[The Pomp of the Lavilettes Complete by Gilbert Parker]@TWC D-Link bookThe Pomp of the Lavilettes Complete CHAPTER II 5/13
After sundry vicissitudes and twists of fortune, he met Nicolas Lavilette at a horse race, and a friendship was struck up.
He frankly and gladly accepted an invitation to attend the wedding of Sophie Lavilette, and to make a visit at the farm, and at the Manor Casimbault afterwards.

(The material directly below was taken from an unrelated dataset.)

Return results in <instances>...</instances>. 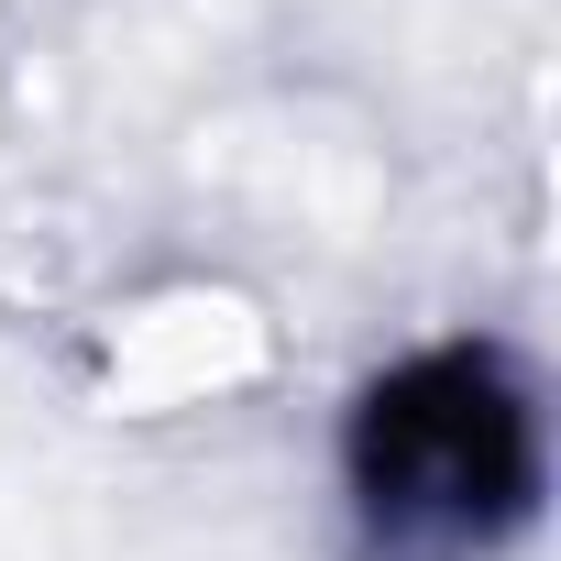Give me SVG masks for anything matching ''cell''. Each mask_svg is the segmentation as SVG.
Instances as JSON below:
<instances>
[{"label": "cell", "mask_w": 561, "mask_h": 561, "mask_svg": "<svg viewBox=\"0 0 561 561\" xmlns=\"http://www.w3.org/2000/svg\"><path fill=\"white\" fill-rule=\"evenodd\" d=\"M353 495L397 550H473L539 495V419L517 375L473 342L397 364L353 408Z\"/></svg>", "instance_id": "obj_1"}]
</instances>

Nicolas spoke lightly of the Manor Casimbault, yet he had pride in it also; for, scamp as he was, and indifferent to anything like personal dignity or self-respect, he admired his father and had a natural, if good-natured, arrogance akin to Christine's self-will. It meant to Ferrol freedom from poverty, misery and financial subterfuge for a moment; and he could be quiet--for, as he said, "This confounded cold takes the iron out of my blood." Like all people stricken with this disease, he never called it anything but a cold.
All those illusions which accompany the malady were his.
He would always be better "to-morrow." He told the two or three friends who came from their beds in the early morning to see him safely off from Montreal to Bonaventure that he would be all right as soon as he got out into the country; that he sat up too late in the town; and that he had just got a new prescription which had cured a dozen people "with colds and hemorrhages." His was only a cold--just a cold; that was all.